STATED EXERCISE 1 | Summarize the passage on India's role in a possible US war with China in two sentences.
STATED EXERCISE 2 | According to the passage on India's role in a possible US war with China, during which years did Escott Reid serve as High Commissioner to India?

PAGE TEXT |
This inference leads to a story that goes back to the 1950s that few will recall though records exist in most major libraries abroad. A distinguished Canadian, one of its most important post-WWII foreign policymakers and thinkers, Escott Reid, was High Commissioner to India between 1958 and 1962, one may surmise with US approval. He had already served in the US twice between 1939 and 1945 and subsequently became the chief aide of Canadian prime minister, Lester by Pearson. In the memoirs of his time in India, Envoy to Nehru, he reveals a crucial discussion with Delhi’s US CIA station chief, who told him that the Western alliance could not fight a war without Indian manpower. Of course, India had contributed the second largest anti-Axis allied contingent in WWII, after the USSR. It had also earlier constituted the indispensable mercenary army of the British empire. In the aftermath of India’s partition, Pakistani forces were considered a potential alternative for deployment in any serious engagement, particularly in the Middle East.
It is the inability of the Western alliance to find significant alternative manpower to fight a major war, especially in Asia, that makes India such a vital potential partner for the US in a possible war with China. Indian forces and access to Chinese territory would be imperative to launch a land assault against China. Indian territory is one of the few areas from which land access to China exists since it is unlikely to allow North Korea to become another Ukraine by rashly withdrawing the political underpinning of the Kim family. Nor are Myanmar and Vietnam likely to allow the US to use their territory for action against China. The other country in which the US has become increasingly active in the past two decades in Nepal, courtesy of Indian acquiescence. It would be an ideal launch pad into Tibet, to severely constrain Chinese pretensions in a vast tract of land which it occupies mainly by force of arms. Neither the Indians nor the Nepalis are historically or strategically minded and will not have to remember the fate of Laos and Cambodia, used and abused by the US for its war against Vietnam. However, it might be imagined India will have noted the fate of Pakistan once its usefulness in the Cold War ceased after the Soviet Union was forced to withdraw from Afghanistan.
Yet, it is emphatically felt India is extremely unlikely to cooperate with the US to help it secure its global geopolitical goals vis-à-vis China. There is even consensus among India’s foreign policy-making elites that India should not involve itself in a Sino-US war over Taiwan except perhaps to offer modest infrastructure facilities. Worse, from a US perspective and something its intelligence services would have become aware of by eavesdropping on supposedly private conversations among Indian politicians and policymakers, is the prospect that India might one day reach an understanding with China. Such a situation would leave US policy in the Indo-Pacific in tatters. These Indo-Chinese feelers become more potentially fruitful as the economic and military gap between the two countries begins to close with India’s current rapid economic growth. China may eventually decide to desist from trying to eliminate India altogether as a player in a direct military encounter that India’s growing empowerment would make costly. Indeed, it is likely that some highly confidential Indo-Chinese exchanges do take place on matters that would be regarded as unacceptable by the US.

SUPPLIED INFORMATION |
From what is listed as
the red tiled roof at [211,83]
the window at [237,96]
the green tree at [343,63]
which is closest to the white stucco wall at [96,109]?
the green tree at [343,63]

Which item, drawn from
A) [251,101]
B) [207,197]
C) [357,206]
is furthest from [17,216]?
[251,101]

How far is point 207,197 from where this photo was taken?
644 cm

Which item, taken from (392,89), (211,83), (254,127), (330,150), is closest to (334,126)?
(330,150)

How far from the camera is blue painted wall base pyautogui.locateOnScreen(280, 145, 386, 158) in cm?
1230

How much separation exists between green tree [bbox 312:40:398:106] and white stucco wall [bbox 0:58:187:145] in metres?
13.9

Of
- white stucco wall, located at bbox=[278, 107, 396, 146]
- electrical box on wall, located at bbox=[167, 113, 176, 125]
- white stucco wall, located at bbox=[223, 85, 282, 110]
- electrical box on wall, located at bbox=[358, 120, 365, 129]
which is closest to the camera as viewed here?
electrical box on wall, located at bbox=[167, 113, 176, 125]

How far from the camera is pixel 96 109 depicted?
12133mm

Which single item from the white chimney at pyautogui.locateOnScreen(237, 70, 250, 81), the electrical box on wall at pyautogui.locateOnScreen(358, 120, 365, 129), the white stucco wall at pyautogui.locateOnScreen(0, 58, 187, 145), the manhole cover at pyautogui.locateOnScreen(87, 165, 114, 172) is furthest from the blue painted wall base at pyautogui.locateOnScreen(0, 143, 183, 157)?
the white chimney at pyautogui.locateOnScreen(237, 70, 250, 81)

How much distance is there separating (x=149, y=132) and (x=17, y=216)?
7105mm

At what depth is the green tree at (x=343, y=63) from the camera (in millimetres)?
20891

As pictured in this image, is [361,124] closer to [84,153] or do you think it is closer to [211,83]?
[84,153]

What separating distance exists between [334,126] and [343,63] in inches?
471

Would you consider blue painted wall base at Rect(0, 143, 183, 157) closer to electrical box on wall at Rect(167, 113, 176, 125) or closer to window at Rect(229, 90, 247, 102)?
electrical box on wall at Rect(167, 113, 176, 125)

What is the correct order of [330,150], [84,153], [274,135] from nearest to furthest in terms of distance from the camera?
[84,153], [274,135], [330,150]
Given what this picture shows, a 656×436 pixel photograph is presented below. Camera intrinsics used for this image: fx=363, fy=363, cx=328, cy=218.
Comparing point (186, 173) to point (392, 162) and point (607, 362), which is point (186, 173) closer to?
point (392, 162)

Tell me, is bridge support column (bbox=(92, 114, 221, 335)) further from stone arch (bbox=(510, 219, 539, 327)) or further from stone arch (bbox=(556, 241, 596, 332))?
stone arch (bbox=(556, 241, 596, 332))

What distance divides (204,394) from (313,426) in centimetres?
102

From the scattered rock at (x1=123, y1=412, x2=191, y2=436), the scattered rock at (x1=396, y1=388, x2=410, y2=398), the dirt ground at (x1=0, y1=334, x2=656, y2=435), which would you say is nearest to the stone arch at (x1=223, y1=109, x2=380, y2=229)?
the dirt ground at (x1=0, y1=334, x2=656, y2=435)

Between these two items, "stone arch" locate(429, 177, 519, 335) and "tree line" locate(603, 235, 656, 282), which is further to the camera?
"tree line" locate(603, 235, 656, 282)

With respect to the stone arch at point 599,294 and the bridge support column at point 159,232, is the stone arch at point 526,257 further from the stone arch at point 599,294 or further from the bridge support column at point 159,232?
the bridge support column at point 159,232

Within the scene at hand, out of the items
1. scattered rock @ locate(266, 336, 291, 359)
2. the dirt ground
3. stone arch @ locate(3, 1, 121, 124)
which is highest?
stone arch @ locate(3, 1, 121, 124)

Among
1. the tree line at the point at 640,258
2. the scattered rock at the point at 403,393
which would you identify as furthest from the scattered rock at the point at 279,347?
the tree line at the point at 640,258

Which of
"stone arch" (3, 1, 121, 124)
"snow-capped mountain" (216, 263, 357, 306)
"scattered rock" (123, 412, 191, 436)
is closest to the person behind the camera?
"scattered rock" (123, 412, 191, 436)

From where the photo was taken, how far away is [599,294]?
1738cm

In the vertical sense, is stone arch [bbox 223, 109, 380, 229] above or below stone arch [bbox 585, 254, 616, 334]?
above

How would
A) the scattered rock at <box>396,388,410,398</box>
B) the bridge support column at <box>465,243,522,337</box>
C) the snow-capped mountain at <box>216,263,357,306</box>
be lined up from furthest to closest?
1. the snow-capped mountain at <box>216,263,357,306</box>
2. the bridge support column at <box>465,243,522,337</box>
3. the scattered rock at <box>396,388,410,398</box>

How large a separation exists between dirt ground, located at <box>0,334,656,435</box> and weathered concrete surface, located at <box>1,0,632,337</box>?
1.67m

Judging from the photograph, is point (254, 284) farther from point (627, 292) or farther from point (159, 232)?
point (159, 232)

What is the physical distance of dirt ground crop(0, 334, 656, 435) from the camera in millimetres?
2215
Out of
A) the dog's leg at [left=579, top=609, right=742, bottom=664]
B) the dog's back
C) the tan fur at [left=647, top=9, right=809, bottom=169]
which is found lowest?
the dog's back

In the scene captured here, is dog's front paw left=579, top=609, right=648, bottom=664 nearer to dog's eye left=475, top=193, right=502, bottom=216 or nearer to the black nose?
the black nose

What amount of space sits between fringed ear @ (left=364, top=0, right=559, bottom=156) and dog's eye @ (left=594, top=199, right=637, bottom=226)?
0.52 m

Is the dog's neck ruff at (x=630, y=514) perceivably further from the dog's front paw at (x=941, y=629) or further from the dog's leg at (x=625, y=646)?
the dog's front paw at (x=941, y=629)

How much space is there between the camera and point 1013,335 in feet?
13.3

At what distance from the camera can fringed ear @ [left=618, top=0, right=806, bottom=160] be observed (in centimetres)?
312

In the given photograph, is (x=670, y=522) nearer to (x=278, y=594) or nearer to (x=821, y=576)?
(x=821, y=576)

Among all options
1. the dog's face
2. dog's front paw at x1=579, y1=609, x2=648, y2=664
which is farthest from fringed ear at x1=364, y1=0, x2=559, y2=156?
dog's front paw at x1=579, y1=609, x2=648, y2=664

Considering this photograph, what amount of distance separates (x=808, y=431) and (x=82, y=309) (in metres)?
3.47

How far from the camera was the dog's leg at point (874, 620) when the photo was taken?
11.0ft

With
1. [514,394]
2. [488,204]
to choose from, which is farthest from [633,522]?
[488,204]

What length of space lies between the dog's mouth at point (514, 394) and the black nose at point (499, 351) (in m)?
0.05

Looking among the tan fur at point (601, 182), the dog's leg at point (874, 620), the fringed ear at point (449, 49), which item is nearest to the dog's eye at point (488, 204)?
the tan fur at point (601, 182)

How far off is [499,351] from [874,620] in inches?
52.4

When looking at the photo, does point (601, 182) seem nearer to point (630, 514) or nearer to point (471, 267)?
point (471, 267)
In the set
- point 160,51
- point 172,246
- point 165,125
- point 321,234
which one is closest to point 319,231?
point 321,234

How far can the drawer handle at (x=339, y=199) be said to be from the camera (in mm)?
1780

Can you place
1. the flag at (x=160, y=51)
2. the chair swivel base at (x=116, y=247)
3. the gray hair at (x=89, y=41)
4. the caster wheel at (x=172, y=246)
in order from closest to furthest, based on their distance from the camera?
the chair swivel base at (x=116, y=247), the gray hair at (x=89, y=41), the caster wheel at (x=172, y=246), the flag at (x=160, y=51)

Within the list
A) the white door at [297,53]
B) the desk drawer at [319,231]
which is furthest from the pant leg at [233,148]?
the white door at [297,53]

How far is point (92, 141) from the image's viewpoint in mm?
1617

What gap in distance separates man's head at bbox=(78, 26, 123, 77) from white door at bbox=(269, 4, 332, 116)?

FULL RESPONSE 1 | A CIA station chief in Delhi told Canadian envoy Escott Reid that the Western alliance could not fight a war without Indian manpower. The passage argues that this lack of alternative manpower makes India a vital potential US partner in a war with China, yet India is extremely unlikely to cooperate and might even reach an understanding with China that would leave US policy in the Indo-Pacific in tatters.

FULL RESPONSE 2 | From 1958 to 1962.